Required work ▸ Write the next part of the post on supersymmetry, picking up right after its final sentence.

Text shown ▸
# Is Supersymmetry really swapping fermions with bosons?

I've been studying supersymmetry for the last few months, and while I can do some mathematics with the Wess-Zumino model (show the Lagrangian is invariant under a susy transformation, find the Noether charges, etc) I realise that I don't actually know what a supersymmetric transformation does.

An infinitesimal transformation of a spin 0 particle is proportional to a spin half particle $$\delta\phi=\bar{\epsilon}\chi$$, and vice versa, but I don't know what this means for the universe.

Unlike other symmetries I know, the universe doesn't actually seem symmetric under susy. e.g. If the entire universe was translated in some direction, or CPT, then we wouldn't be able to notice. Yet if we swapped all the fermions and bosons, then my seat that I am sitting on would be made of higgs particles and I'd fall on the floor.

What am I misunderstanding about supersymmetry? I've heard that it's only a symmetry of the equations, but what does that mean for our universe? Can a supersymmetric transformation actually happen?

Given information ▸
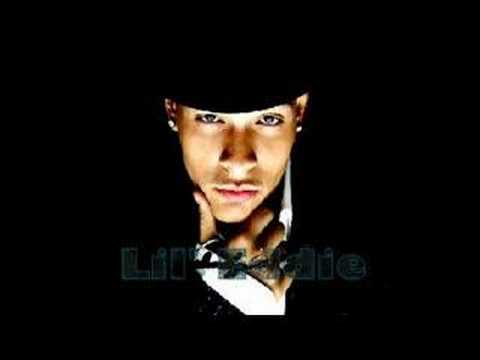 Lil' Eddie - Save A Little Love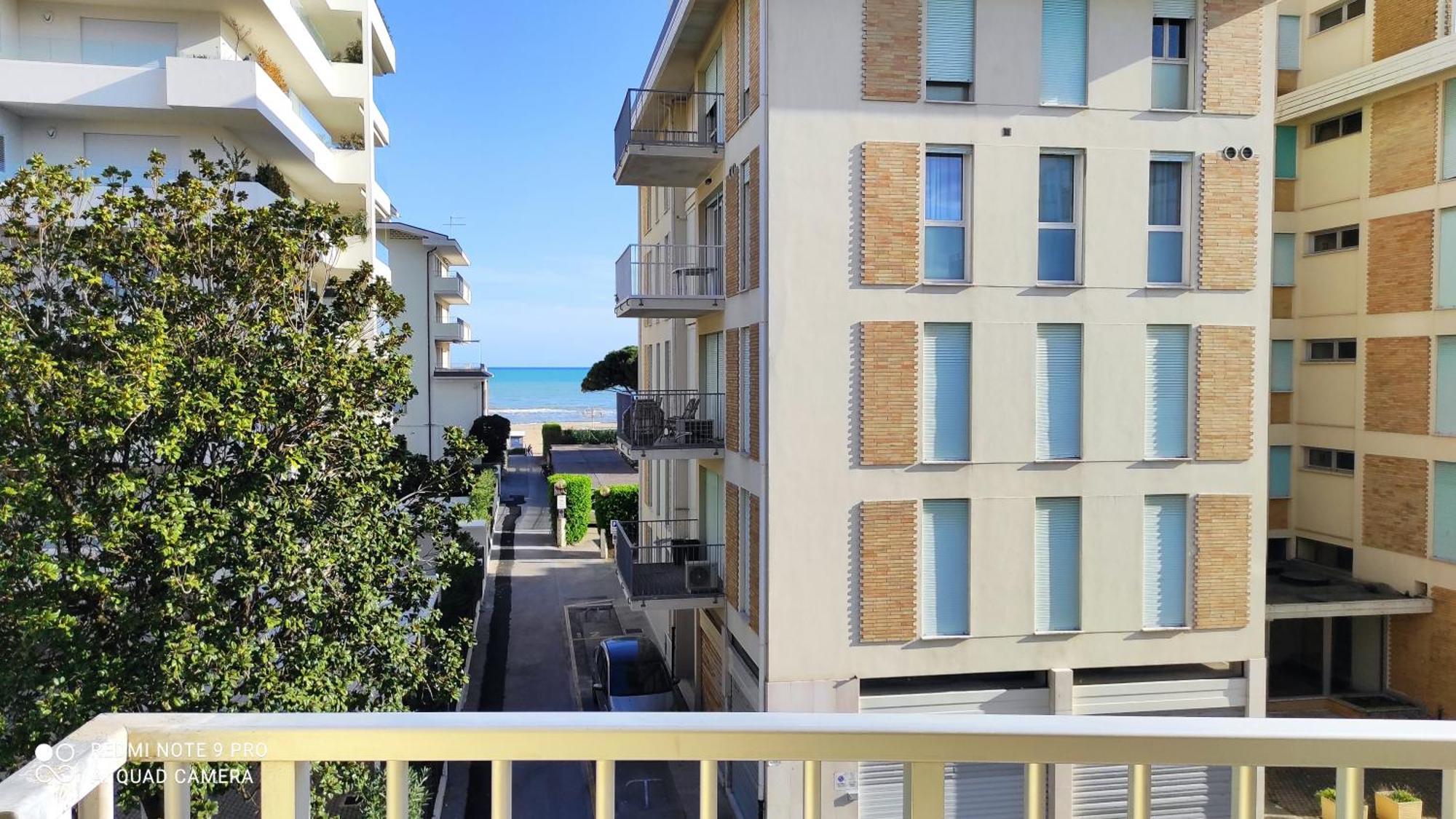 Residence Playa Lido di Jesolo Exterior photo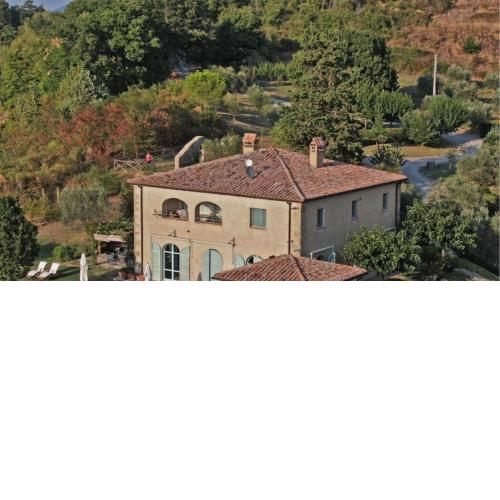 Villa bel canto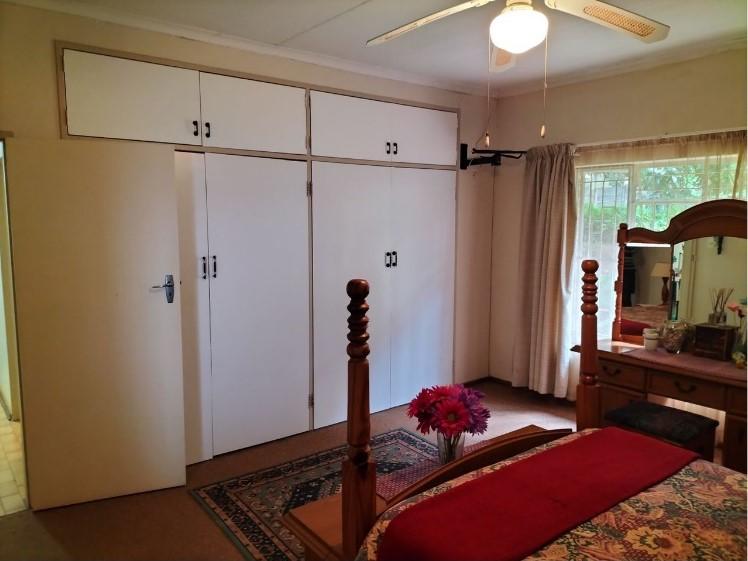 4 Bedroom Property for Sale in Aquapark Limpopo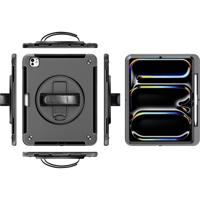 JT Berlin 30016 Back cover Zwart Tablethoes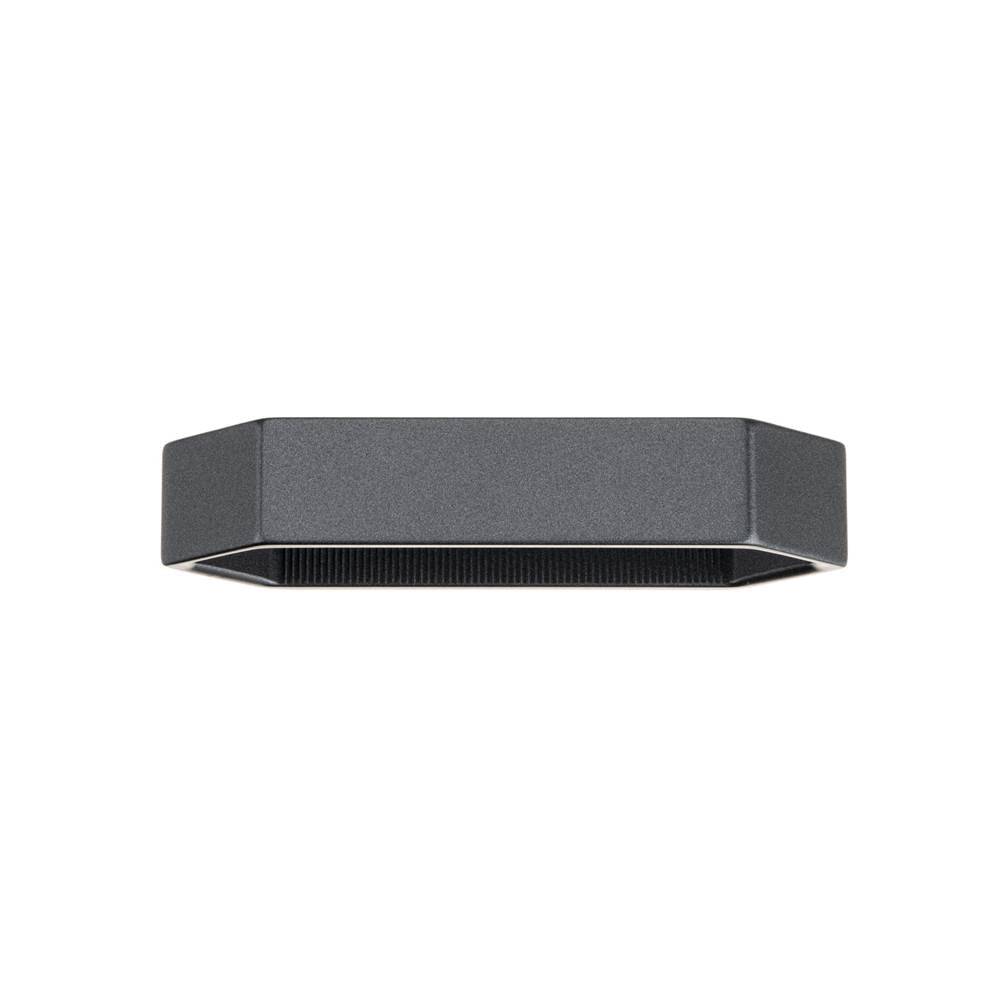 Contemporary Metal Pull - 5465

...

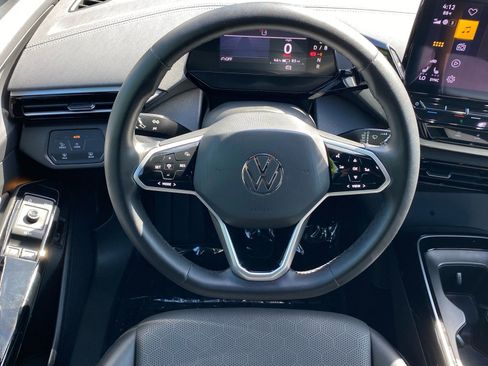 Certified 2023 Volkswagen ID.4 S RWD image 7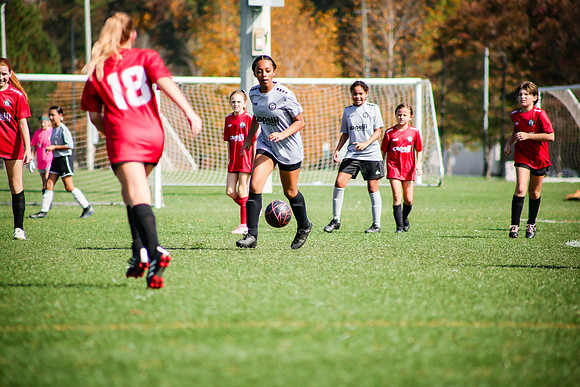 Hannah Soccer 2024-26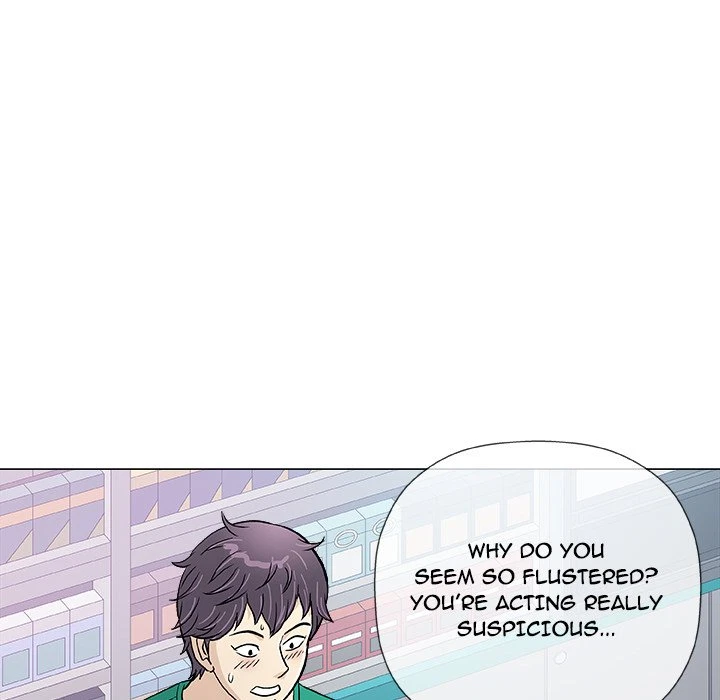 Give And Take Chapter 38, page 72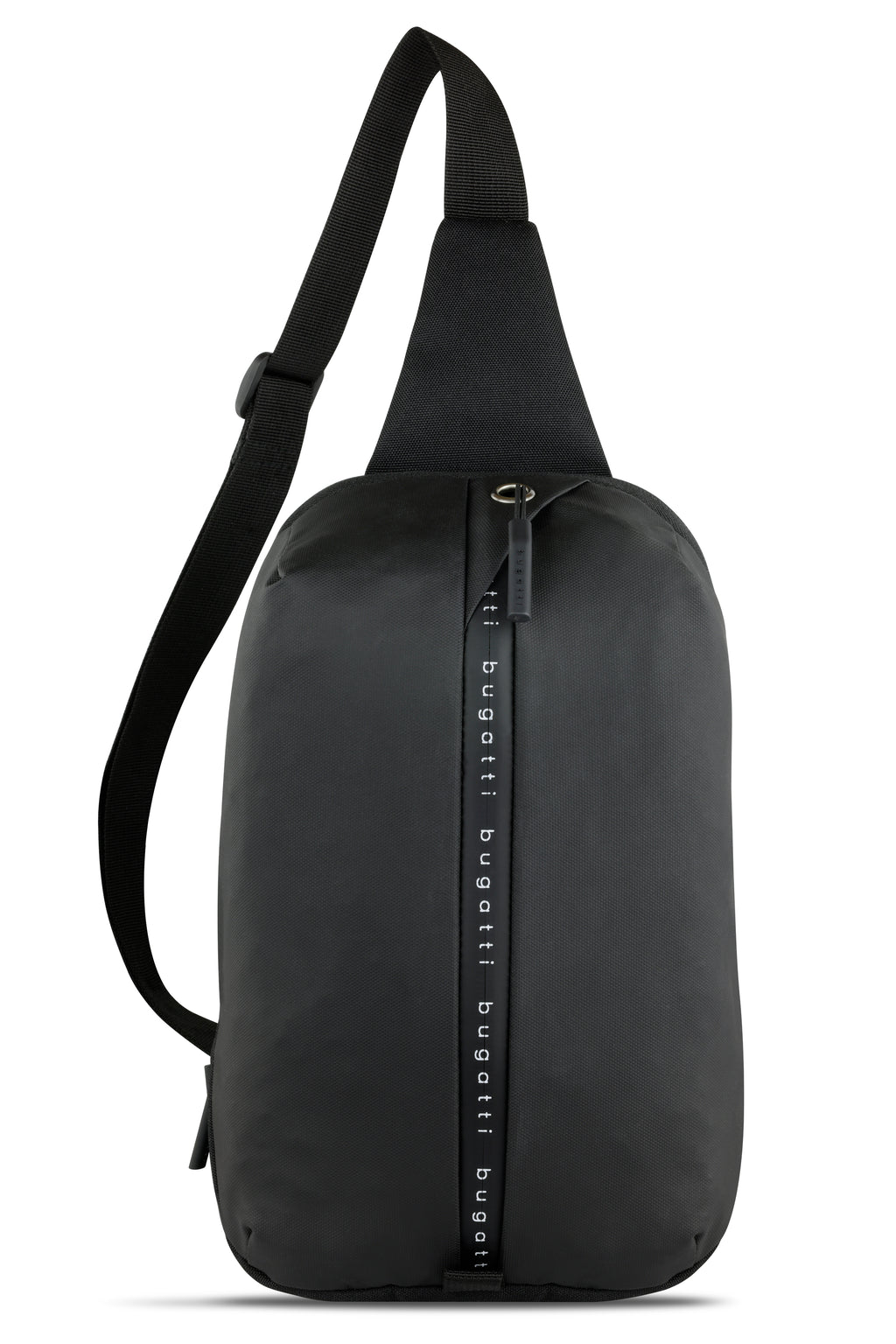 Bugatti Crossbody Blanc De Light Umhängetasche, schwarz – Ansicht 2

==

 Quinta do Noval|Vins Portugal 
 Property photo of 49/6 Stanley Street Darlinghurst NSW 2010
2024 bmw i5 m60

Answer area ▸
• Related questions by OP: physics.stackexchange.com/q/479145/2451 and physics.stackexchange.com/q/482074/2451 – Qmechanic Jun 24 '19 at 16:24
• "Can a supersymmetric transformation actually happen?" Goldstino interactions can implement a supersymmetry transformation, in the sense of turning a particle into its superpartner. – Mitchell Porter Jun 24 '19 at 21:11
• The Goldstino is hypothetical. Gamma-gamma pair production isn't. And it would seem that according to Schrödinger, the transformation there is a simple matter of changing the path from an open path to a closed path. It's pair production because you need to conserve angular momentum. Electron-positron annihilation is the opposite process. – John Duffield Jun 25 '19 at 7:21

Yes, supersymmetry really swaps fermions and bosons and hence predicts that every particle has a corresponding superpartner of opposite nature (fermions have bosons and bosons have fermions as partners). Note that this does not mean that there is some physical process that "implements" this symmetry - symmetries are abstract properties of physical systems and there need not be any way to apply them to a system in practice (consider that e.g. time reversal symmetry also has no "implementation" since so far we can not reverse time).

As of yet there is no evidence that our universe is supersymmetric (much to the disappointment of some theorists, and to the delight of others), so this doesn't mean anything for our universe. But if it is supersymmetric, then it is to be expected that some mechanism makes many of the superpartners of the particles we know from the Standard Model very heavy, so that they cannot be observed with the energies our current colliders can produce.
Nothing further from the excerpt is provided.